Amongst the main four, Jacob actually has the most development in the movie, and that’s a bit of a problem. You’d think we’d learn most about Newt in the first outing. In future films, hopefully, we’ll get to learn a lot more about the Magizoologist, Tina, and Queenie.
There are a few flaws in Rowling’s screenplay. For example, MACUSA’s interest in keeping Wizards and Witches out of the way of No-Majs isn’t fully fleshed out. Okay, Seraphina and her government don’t want the two types of people to mix, but why? MACUSA’s issues are not explained enough to warrant such an angry response to Newt causing trouble. To get more information, one must visit Pottermore.com and read additional writing by Rowling about Rappaport’s Law.
Then there’s the former Auror Tina, who is shockingly flat. The character is very boring and the acting is lazy. I don’t know if we should blame Rowling or actress Katherine Waterston for the issues here.
The pacing in the movie could’ve been a lot better, and will hopefully be improved in future movies. I didn’t love how much time was spent on recapturing the beasts that fell out of Newt’s suitcase. I was more interested in the dark forces rather than “two more beasts to capture!” and “one more beasts to capture!” (I’m paraphrasing, but they do count down to remind us that this film is moving along).
Also frustrating: How much time was spent on a little beast called the Niffler. Yes, the creature is adorable, but there were too many scenes where we we’re supposed to sit back and watch him be cute.
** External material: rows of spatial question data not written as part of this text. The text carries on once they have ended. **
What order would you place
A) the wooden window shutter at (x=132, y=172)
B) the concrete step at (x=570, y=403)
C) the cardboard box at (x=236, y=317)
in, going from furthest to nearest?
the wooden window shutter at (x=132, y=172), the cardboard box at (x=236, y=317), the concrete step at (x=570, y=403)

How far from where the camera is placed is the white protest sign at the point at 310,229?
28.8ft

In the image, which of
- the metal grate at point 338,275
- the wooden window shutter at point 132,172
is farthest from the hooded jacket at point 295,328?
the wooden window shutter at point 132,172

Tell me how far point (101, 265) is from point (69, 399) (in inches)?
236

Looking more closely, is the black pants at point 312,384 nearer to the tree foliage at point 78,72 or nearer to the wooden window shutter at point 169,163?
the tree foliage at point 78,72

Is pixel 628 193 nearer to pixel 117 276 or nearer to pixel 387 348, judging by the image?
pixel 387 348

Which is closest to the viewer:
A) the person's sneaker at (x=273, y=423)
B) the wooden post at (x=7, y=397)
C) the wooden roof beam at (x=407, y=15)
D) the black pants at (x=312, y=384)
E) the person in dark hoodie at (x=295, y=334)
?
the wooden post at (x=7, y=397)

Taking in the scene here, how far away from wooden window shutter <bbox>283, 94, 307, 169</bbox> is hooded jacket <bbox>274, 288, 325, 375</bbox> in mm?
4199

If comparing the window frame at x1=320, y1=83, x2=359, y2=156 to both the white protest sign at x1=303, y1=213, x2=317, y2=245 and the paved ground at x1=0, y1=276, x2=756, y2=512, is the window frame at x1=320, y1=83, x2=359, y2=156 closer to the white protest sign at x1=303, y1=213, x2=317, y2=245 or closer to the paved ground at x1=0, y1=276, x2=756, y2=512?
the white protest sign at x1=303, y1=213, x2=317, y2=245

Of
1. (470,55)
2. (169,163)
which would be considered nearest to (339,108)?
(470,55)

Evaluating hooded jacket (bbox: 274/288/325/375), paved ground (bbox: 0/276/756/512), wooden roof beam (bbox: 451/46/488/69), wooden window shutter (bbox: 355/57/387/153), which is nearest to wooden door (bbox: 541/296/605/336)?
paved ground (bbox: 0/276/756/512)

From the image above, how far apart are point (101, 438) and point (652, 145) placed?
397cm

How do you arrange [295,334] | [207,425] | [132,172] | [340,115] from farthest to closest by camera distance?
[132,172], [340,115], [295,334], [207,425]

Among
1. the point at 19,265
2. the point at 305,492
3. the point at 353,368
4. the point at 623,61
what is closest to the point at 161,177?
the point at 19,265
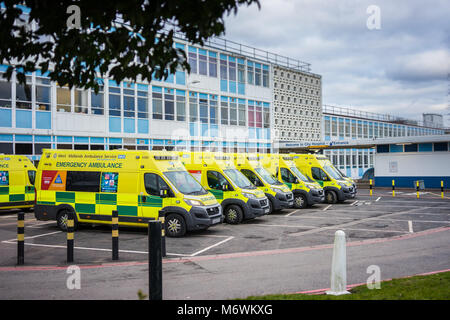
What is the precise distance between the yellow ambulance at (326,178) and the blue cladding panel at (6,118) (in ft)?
55.2

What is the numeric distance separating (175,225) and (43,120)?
58.9 ft

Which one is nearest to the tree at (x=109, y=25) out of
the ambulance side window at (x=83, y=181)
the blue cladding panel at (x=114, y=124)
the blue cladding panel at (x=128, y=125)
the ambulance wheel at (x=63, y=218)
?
the ambulance side window at (x=83, y=181)

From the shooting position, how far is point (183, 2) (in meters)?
4.81

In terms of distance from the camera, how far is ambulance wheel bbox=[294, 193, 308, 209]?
2053 centimetres

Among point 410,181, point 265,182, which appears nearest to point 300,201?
point 265,182

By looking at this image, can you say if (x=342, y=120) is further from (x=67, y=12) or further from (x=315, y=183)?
(x=67, y=12)

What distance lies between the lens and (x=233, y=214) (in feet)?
51.0

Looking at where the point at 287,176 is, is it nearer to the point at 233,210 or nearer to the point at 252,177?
the point at 252,177

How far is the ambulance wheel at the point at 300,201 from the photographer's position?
20.5 m

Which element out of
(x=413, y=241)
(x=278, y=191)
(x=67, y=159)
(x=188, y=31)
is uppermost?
(x=188, y=31)

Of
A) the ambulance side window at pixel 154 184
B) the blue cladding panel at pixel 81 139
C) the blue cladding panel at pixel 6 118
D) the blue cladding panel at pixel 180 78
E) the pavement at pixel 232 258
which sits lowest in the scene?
the pavement at pixel 232 258

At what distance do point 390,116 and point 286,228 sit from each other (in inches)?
2621

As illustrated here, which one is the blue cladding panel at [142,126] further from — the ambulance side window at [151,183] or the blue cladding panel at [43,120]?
the ambulance side window at [151,183]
I’m sure Rowling’s filmmaking skills will only improve from here. Cursed Child may’ve left a bad taste in your mouth over the summer, but Fantastic Beasts will cleanse the palette, leaving you with a delicious new treat from the Harry Potter writer. And yes, despite being set in the 1920’s, it does feel quite new. It’s refreshing to see the Wizarding World purely from the perspective of adult wizards and witches (who, evidently, rely on apparition a LOT).
Most importantly, Rowling has introduced several intriguing characters, forms of magic, and loose ends which are sure to leave fandom theorizing for months, as if this is a new Harry Potter book. Adding to the fun, the same-day release of the script book is sure to give us additional material to dive into, as Rowling said at last weekend’s Lumos charity event that her script is more detailed than a typical script.
By the end of the film you’ll be hit with a Harry Potter-level twist that left my audience gasping and applauding. Welcome back to the days of JKR-penned bombshells, everyone.
A second or third re-watch of the movie should turn up foreshadowing about certain elements that we may’ve missed on first watch. Surely there are other easter eggs that will make more sense in Fantastic Beasts 2 and beyond — teasing the future is sorta Rowling’s thing. And so are numbers! This writer got giddy when a “12” was referenced.
Rowling has successfully brought her novel writing skills into the world of filmmaking, and the Harry Potter fandom is sure to feel reinvigorated. I can’t wait to watch this movie again and continuing analyzing it.